» **EXERCISE OBJECTIVE**: From the line that includes "class: Mammalia" to the closing line of the data, please transcribe every line exactly and add nothing.

» **STUDY MATERIAL**:
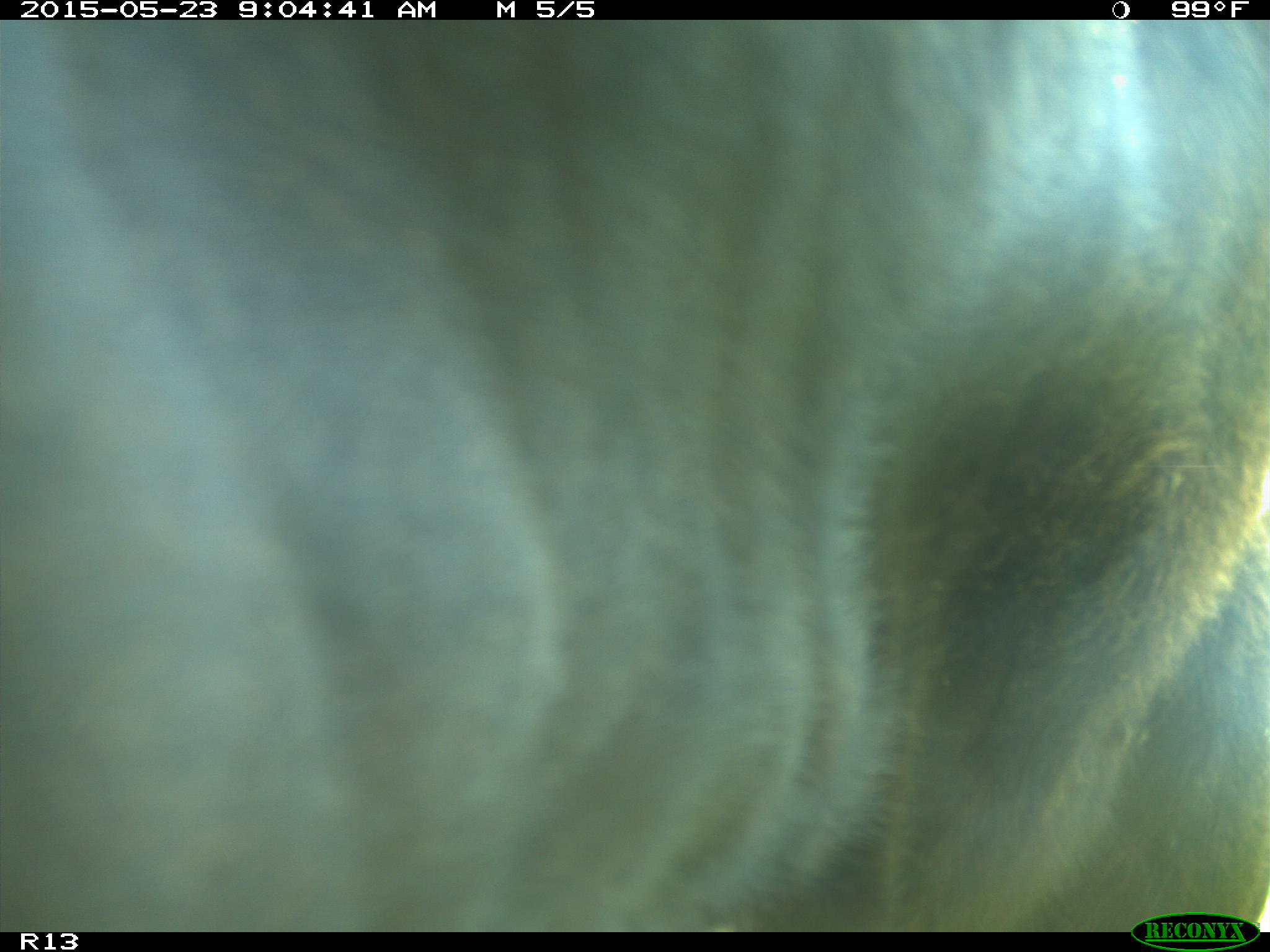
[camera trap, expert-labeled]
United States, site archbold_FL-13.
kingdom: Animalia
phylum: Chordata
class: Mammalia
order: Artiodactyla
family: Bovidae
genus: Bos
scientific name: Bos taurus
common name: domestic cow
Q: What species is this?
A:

» **ANSWER SPACE**:
class: Mammalia
order: Artiodactyla
family: Bovidae
genus: Bos
scientific name: Bos taurus
common name: domestic cow
Q: What species is this?
A:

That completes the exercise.